Accumulating evidence indicates that the adolescent hippocampus is highly susceptible to alcohol-induced structural damage and behavioral deficits. Microglia are vitally important brain constituents needed to support and maintain proper neural function; however, alcohol's effects on microglia have only recently gained attention. The microglial response to alcohol during adolescence has yet to be studied; therefore, we examined hippocampal microglial activation in an adolescence binge alcohol exposure model. Adolescent male Sprague-Dawley rats were administered ethanol 3 times/day for 4 days and were sacrificed 2, 7, and 30 days later. Bromo-deoxy-Uridine was injected 2 days after ethanol exposure to label dividing cells. Microglia morphology was scored using the microglia marker Iba-1, while the extent of microglial activation was examined with ED-1, major histocompatibility complex-II (MHC-II), and tumor necrosis factor (TNF)-α expression. Ethanol induced significant morphological change in hippocampal microglia, consistent with activation. In addition, ethanol increased the number of BrdU+ cells throughout all regions of the hippocampus 2 days after the last dose. Confocal microscopy showed that the proliferating BrdU+ cells in each region were Iba-1+ microglia. Importantly, newly born microglia survived and retained their morphological characteristics 30 days after ethanol exposure. Ethanol did not alter hippocampal ED-1, MHC-II, or TNF-α expression, suggesting that a single period of binge ethanol exposure does not induce a full microglial-driven neuroinflammatory response. These results establish that ethanol triggers partial microglial activation in the adolescent hippocampus that persists through early adulthood, suggesting that alcohol exposure during this unique developmental time period has long-lasting consequences.

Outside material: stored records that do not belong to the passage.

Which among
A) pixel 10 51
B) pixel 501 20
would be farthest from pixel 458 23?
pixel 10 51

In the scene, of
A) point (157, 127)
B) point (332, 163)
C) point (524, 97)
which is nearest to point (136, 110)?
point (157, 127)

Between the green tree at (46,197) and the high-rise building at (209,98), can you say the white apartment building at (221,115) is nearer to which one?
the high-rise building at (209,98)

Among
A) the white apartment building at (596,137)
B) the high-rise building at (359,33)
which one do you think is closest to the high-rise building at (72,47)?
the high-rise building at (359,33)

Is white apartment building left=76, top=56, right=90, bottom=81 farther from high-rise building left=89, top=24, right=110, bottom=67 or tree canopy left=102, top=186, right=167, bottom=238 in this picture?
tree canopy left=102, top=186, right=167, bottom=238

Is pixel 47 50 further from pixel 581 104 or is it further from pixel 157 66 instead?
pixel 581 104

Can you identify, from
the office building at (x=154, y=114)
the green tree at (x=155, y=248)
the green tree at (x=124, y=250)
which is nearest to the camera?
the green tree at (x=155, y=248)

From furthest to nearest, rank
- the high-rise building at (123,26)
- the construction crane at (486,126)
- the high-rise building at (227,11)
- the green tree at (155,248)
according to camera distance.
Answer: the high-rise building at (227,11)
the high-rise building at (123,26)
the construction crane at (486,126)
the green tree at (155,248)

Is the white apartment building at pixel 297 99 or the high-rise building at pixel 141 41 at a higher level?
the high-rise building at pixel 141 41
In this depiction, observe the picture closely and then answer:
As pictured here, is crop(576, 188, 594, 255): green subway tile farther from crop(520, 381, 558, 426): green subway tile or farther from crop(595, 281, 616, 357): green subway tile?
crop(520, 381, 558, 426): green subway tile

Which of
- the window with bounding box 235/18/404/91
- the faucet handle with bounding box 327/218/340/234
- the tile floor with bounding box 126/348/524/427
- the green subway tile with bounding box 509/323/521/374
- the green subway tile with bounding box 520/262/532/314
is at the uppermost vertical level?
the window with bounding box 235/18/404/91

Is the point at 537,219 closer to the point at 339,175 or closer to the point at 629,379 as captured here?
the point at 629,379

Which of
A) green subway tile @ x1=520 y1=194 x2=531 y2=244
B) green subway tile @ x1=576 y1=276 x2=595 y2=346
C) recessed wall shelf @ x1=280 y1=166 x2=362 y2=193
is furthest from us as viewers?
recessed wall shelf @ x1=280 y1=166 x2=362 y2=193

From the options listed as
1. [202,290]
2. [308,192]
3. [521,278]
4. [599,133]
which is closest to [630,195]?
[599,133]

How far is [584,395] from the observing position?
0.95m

Roles of neural stem cells and adult neurogenesis in adolescent alcohol use disorders.

This review discusses the contributions of a newly considered form of plasticity, the ongoing production of new neurons from neural stem cells, or adult neurogenesis, within the context of neuropathologies that occur with excessive alcohol intake in the adolescents. Neural stem cells and adult neurogenesis are now thought to contribute to the structural integrity of the hippocampus, a limbic system region involved in learning, memory, behavioral control, and mood. In adolescents with alcohol use disorders (AUDs), the hippocampus appears to be particularly vulnerable to the neurodegenerative effects of alcohol, but the role of neural stem cells and adult neurogenesis in alcoholic neuropathology has only recently been considered. This review encompasses a brief overview of neural stem cells and the processes involved in adult neurogenesis, how neural stem cells are affected by alcohol, and possible differences in the neurogenic niche between adults and adolescents. Specifically, what is known about developmental differences in adult neurogenesis between the adult and adolescent is gleaned from the literature, as well as how alcohol affects this process differently among the age groups. Finally, this review suggests differences that may exist in the neurogenic niche between adults and adolescents and how these differences may contribute to the susceptibility of the adolescent hippocampus to damage. However, many more studies are needed to discern whether these developmental differences contribute to the vulnerability of the adolescent to developing an AUD.